═════ Provided information ═════

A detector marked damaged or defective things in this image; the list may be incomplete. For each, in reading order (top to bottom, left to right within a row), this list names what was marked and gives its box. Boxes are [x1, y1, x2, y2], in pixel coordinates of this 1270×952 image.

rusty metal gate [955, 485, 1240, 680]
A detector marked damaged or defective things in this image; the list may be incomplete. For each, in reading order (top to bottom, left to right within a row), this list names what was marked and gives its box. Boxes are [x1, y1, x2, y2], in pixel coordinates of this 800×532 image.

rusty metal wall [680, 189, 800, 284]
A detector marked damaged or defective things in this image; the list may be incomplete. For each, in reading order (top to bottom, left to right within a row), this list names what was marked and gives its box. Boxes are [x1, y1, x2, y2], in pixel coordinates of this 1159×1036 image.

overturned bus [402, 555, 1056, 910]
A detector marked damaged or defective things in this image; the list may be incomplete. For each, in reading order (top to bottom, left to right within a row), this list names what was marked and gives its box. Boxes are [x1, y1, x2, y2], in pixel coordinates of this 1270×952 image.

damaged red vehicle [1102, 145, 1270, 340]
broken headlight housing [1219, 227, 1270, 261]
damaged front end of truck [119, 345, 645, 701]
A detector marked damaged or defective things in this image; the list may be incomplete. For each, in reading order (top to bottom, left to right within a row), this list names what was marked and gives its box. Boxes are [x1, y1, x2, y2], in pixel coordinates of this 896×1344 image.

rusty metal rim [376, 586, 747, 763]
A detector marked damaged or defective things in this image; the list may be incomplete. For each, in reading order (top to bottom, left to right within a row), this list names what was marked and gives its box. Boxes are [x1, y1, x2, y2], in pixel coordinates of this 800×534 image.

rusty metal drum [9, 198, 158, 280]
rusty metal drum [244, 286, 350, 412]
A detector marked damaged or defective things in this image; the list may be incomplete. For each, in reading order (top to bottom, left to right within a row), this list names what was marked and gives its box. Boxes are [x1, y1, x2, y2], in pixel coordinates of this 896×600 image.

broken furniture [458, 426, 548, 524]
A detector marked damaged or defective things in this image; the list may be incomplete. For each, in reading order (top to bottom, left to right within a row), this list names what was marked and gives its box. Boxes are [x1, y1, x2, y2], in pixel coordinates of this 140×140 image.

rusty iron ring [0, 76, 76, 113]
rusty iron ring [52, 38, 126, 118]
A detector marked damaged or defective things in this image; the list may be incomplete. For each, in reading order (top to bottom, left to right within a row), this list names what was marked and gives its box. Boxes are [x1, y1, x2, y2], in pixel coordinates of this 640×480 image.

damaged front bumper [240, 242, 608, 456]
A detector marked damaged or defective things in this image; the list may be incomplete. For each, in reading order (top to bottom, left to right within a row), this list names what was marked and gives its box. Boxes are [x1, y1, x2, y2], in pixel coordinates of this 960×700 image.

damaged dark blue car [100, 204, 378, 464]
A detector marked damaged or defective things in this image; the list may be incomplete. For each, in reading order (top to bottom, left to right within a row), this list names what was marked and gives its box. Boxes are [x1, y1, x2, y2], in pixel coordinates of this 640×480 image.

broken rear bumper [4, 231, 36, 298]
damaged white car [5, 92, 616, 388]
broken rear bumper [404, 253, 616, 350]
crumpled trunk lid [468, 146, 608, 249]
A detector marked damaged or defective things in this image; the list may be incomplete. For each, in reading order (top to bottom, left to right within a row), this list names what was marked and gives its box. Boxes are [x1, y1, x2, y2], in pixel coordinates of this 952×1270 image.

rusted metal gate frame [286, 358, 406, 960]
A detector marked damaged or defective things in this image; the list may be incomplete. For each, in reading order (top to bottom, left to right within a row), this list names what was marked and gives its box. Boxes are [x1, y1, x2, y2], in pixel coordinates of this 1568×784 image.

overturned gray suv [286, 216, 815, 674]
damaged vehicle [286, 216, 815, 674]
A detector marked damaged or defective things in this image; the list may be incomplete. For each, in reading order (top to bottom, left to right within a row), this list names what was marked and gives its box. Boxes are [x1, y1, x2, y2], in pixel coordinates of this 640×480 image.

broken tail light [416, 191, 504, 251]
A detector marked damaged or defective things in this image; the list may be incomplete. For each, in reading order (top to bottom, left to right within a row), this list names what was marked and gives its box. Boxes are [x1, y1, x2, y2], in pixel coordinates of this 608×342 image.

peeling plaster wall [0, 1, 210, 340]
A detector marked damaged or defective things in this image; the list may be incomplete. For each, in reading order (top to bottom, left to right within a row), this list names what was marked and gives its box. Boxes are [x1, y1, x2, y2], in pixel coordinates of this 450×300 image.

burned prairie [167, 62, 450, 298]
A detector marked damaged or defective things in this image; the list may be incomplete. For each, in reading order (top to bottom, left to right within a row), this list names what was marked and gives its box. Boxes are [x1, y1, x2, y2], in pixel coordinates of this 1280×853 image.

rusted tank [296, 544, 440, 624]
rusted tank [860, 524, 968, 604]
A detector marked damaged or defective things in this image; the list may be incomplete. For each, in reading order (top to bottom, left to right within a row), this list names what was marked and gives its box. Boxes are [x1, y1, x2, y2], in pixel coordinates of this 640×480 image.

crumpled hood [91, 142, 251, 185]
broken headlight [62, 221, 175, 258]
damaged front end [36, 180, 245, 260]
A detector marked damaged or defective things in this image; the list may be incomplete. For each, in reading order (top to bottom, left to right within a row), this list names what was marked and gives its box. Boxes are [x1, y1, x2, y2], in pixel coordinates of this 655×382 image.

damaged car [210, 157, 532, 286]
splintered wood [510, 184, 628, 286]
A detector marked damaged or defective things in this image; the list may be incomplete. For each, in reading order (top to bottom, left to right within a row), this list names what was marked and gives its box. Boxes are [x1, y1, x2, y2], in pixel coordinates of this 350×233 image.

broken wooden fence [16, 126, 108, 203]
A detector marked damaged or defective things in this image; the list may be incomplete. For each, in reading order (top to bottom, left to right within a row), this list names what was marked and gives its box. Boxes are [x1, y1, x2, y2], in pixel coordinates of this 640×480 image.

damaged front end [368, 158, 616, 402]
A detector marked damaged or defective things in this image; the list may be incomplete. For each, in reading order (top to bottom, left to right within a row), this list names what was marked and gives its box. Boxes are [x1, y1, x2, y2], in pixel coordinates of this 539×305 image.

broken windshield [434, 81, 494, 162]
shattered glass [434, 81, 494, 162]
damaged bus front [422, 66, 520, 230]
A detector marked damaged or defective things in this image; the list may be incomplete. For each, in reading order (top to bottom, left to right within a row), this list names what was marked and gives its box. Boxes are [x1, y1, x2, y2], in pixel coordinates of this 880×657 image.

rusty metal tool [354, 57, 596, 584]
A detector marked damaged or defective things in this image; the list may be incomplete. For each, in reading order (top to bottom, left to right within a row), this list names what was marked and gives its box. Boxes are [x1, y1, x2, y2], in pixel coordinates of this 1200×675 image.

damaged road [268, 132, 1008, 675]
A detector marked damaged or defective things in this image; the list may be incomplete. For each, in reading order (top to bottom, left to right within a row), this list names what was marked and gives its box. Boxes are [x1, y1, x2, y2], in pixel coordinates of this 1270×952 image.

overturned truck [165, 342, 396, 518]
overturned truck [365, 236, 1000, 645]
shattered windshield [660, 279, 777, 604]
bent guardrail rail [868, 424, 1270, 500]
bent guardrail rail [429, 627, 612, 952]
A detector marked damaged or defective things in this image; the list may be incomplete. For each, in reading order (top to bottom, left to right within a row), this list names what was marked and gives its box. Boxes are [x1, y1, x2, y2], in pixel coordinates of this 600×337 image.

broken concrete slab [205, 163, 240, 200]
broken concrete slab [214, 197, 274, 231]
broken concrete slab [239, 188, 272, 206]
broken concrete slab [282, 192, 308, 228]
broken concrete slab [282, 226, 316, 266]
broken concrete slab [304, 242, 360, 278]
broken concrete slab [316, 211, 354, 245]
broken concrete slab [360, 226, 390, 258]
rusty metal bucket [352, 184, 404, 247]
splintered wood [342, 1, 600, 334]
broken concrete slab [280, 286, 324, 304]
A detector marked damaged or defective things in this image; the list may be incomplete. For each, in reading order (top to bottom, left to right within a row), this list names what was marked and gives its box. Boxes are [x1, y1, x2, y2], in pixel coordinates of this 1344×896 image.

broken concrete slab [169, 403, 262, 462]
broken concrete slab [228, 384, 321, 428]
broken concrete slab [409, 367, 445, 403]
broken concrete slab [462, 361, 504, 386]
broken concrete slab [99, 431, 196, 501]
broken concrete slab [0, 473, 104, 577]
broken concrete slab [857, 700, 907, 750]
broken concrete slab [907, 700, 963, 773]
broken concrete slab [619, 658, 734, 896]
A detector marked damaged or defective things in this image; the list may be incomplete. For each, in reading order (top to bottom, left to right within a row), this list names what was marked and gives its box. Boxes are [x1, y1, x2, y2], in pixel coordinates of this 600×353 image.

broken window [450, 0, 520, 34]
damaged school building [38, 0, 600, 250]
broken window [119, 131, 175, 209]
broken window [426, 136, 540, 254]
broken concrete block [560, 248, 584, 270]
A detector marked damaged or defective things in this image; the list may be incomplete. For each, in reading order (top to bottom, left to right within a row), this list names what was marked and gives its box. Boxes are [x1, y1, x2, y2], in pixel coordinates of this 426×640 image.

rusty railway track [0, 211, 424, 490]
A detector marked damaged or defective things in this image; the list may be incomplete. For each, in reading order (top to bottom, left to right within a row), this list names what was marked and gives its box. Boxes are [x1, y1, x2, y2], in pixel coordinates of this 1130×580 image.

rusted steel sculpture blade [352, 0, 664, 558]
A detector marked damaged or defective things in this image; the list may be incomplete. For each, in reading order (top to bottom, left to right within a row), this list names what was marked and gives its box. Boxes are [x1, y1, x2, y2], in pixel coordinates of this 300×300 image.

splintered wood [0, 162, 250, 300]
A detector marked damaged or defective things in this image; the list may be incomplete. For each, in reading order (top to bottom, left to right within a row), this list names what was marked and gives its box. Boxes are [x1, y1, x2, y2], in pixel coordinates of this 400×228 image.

═════

Could you copy exactly the line containing "this 300×300 image." and each line after it through the end of the records, and nothing else?

A detector marked damaged or defective things in this image; the list may be incomplete. For each, in reading order (top to bottom, left to right within a row), this list names what was marked and gives its box. Boxes are [x1, y1, x2, y2], in pixel coordinates of this 300×300 image.

splintered wood [0, 162, 250, 300]
A detector marked damaged or defective things in this image; the list may be incomplete. For each, in reading order (top to bottom, left to right within a row), this list names what was marked and gives its box. Boxes are [x1, y1, x2, y2], in pixel coordinates of this 400×228 image.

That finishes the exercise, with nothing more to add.